Document extract:
____________

Effectively Using Spatial Audio - Interview with Michael Wohl

Photographers and videographers often say that audio is the most important element of their work. How does this translate into the world of 360° video? The new RICOH THETA V boasts 4 microphones internal to the camera, and spatial audio is a key feature. When used with earphones or with a VR headset, the directionality of audio significantly enhances the overall experience.

In order to effectively use spatial audio, we turned to Michael Wohl, award-winning filmmaker, to get more details.

Michael has over 15 years of experience writing, directing, and editing independent films. He helped develop the Emmy award-winning Final Cut Pro while at Apple, and taught at UCLA’s School of Film and Television. He has presented at film festivals and conferences including Sundance Film Festival, South by Southwest, DV Expo, and many others. In his recent book The 360° Video Handbook, he brings the professional video producer’s perspective to 360° video.

We’re planning to give away a free copy of Michael’s book, The 360 Video Handbook.

____________

Request 1: According to the interview text, how many microphones does the RICOH THETA V have?
Request 2: Write out the records from the data collection below again with every "shorts" replaced by "trousers" and nothing else changed. Leave the pictures out.

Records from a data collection
____________

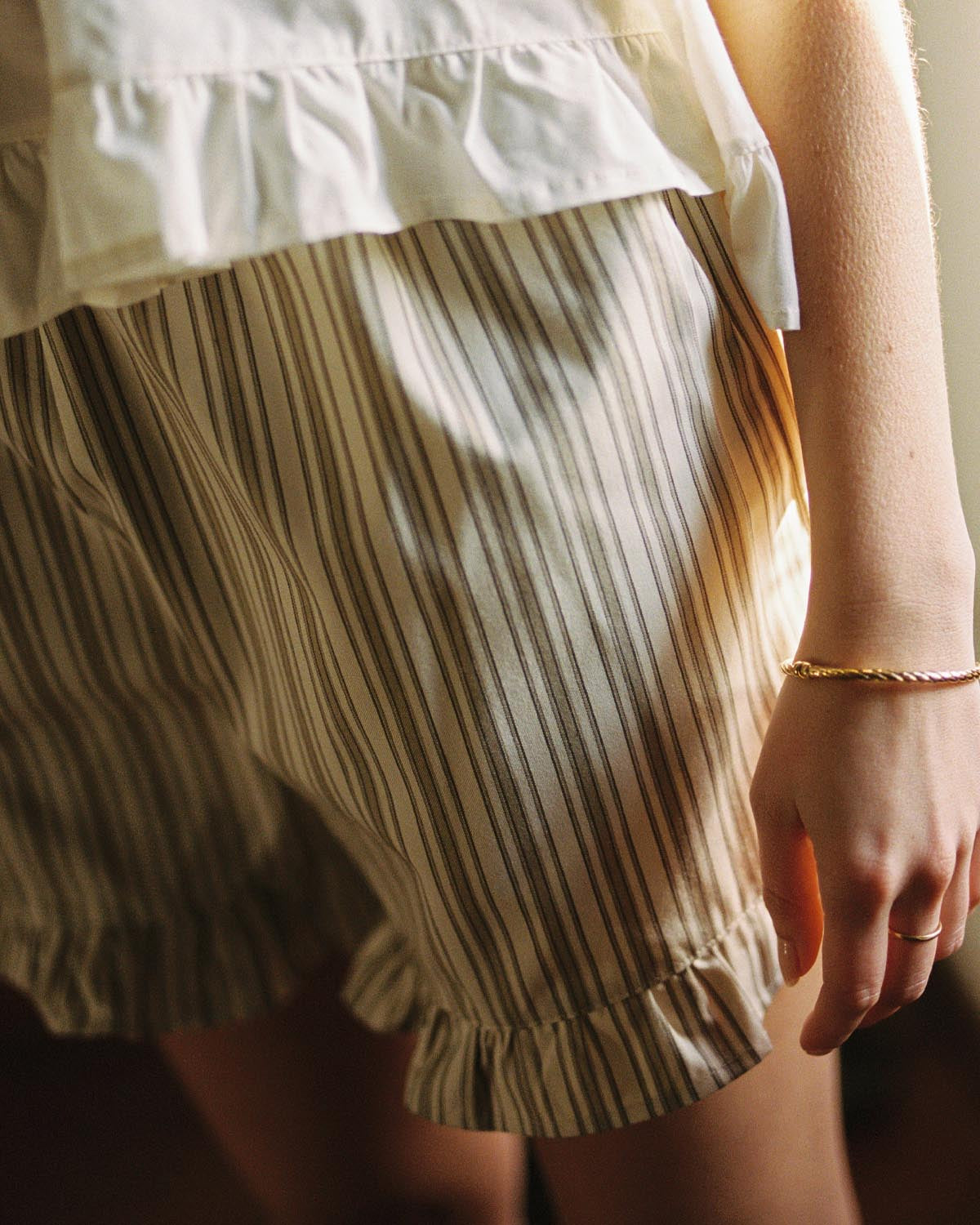 brown and beige striped shorts with elastic waistband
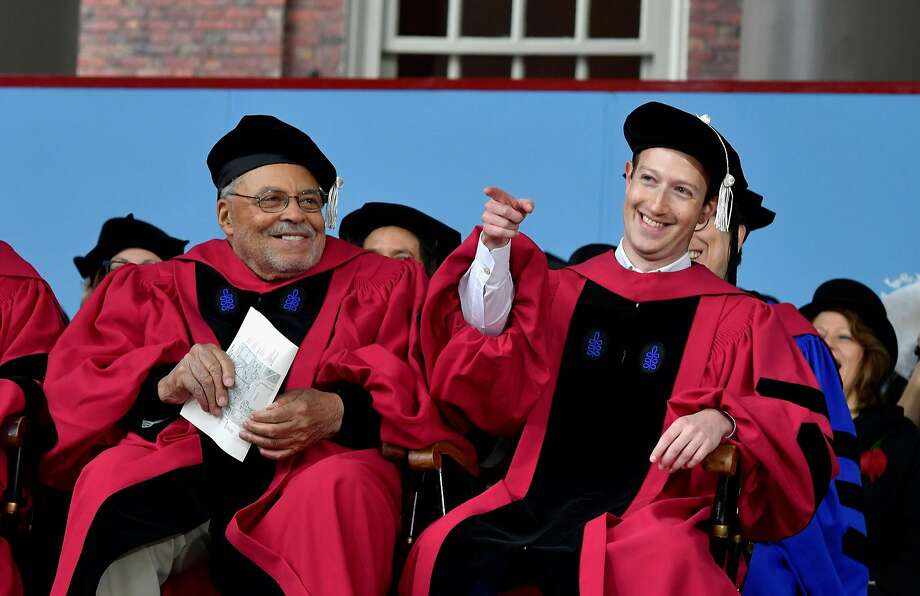 Facebook CEO Mark Zuckerberg (right), shown in May receiving an honorary degree from Harvard, also supports the universal income concept. Photo: Paul Marotta, Getty Images
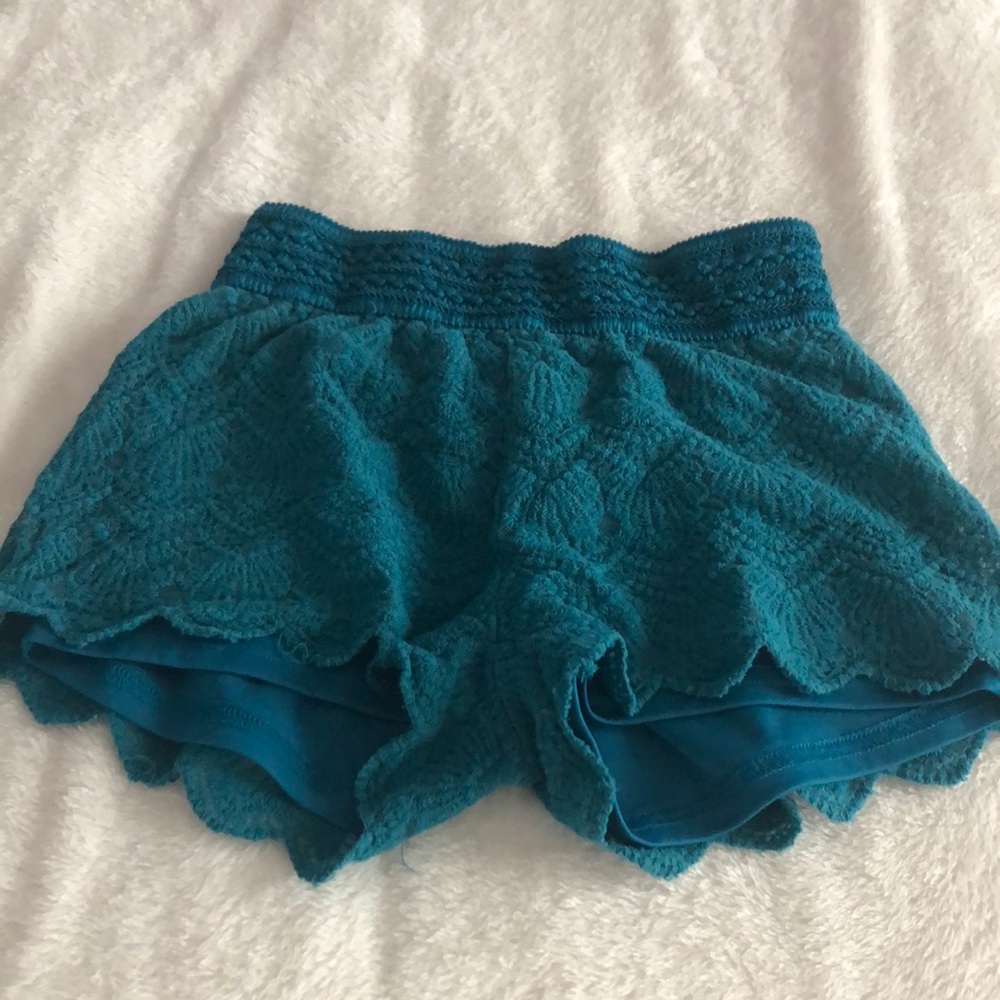 teal shorts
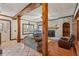 Open living room with painted brick fireplace, wood burning insert and beam accents at 130 Thornton Dr, Fayetteville, GA 30214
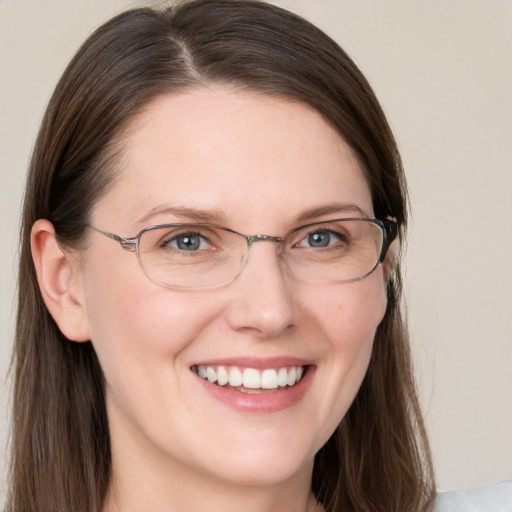 Joyful white adult female with long  brown hair and blue eyes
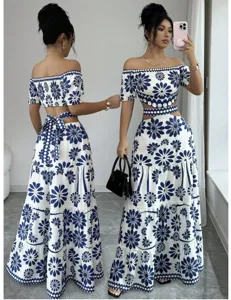 Blue and white floral off shoulder crop top and tiered maxi skirt two piece set for women.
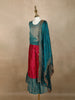 Teal Blue And Dark Pink Floral Zari Woven Raw Silk Pattu Pavadai With Dupatta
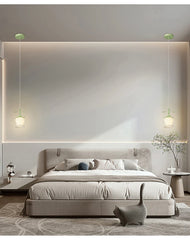 Two flower-shaped pendant lights hanging on either side of a bed in a modern bedroom, with subtle backlighting.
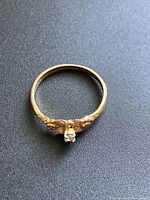 Close-up top view of the 10K gold ring showing diamond and detailed floral design on band.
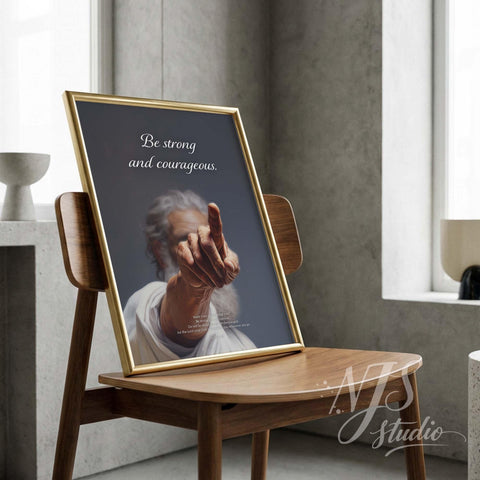 Gold framed bible verse print on chair. Dramatic Christian art Joshua 1:9 "Be strong and courageous" masculine decor.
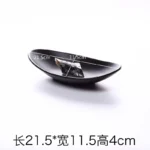 Black melamine dinner plates stacked elegantly on a wooden table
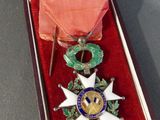 an image of a medal in a case with a ribbon around it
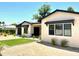 Inviting single-story home with desert landscaping, and manicured lawn at 3021 N 47Th St, Phoenix, AZ 85018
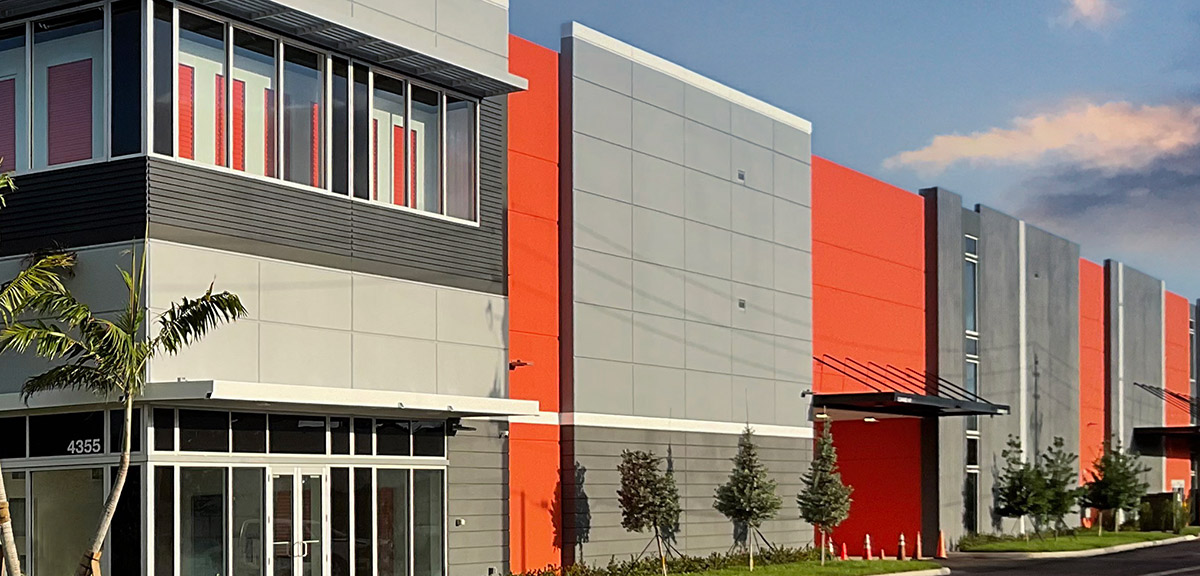 Wide-angle exterior shot of a large storage facility featuring a combination of gray, orange, and dark metal panels.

____________

Task result 1: Four, internal to the camera.

Task result 2:
 brown and beige striped trousers with elastic waistband
 Facebook CEO Mark Zuckerberg (right), shown in May receiving an honorary degree from Harvard, also supports the universal income concept. Photo: Paul Marotta, Getty Images
 teal trousers
 Open living room with painted brick fireplace, wood burning insert and beam accents at 130 Thornton Dr, Fayetteville, GA 30214
 Joyful white adult female with long  brown hair and blue eyes
 Blue and white floral off shoulder crop top and tiered maxi skirt two piece set for women.
 Teal Blue And Dark Pink Floral Zari Woven Raw Silk Pattu Pavadai With Dupatta
 Two flower-shaped pendant lights hanging on either side of a bed in a modern bedroom, with subtle backlighting.
 Close-up top view of the 10K gold ring showing diamond and detailed floral design on band.
 Gold framed bible verse print on chair. Dramatic Christian art Joshua 1:9 "Be strong and courageous" masculine decor.
 Black melamine dinner plates stacked elegantly on a wooden table
 an image of a medal in a case with a ribbon around it
 Inviting single-story home with desert landscaping, and manicured lawn at 3021 N 47Th St, Phoenix, AZ 85018
 Wide-angle exterior shot of a large storage facility featuring a combination of gray, orange, and dark metal panels.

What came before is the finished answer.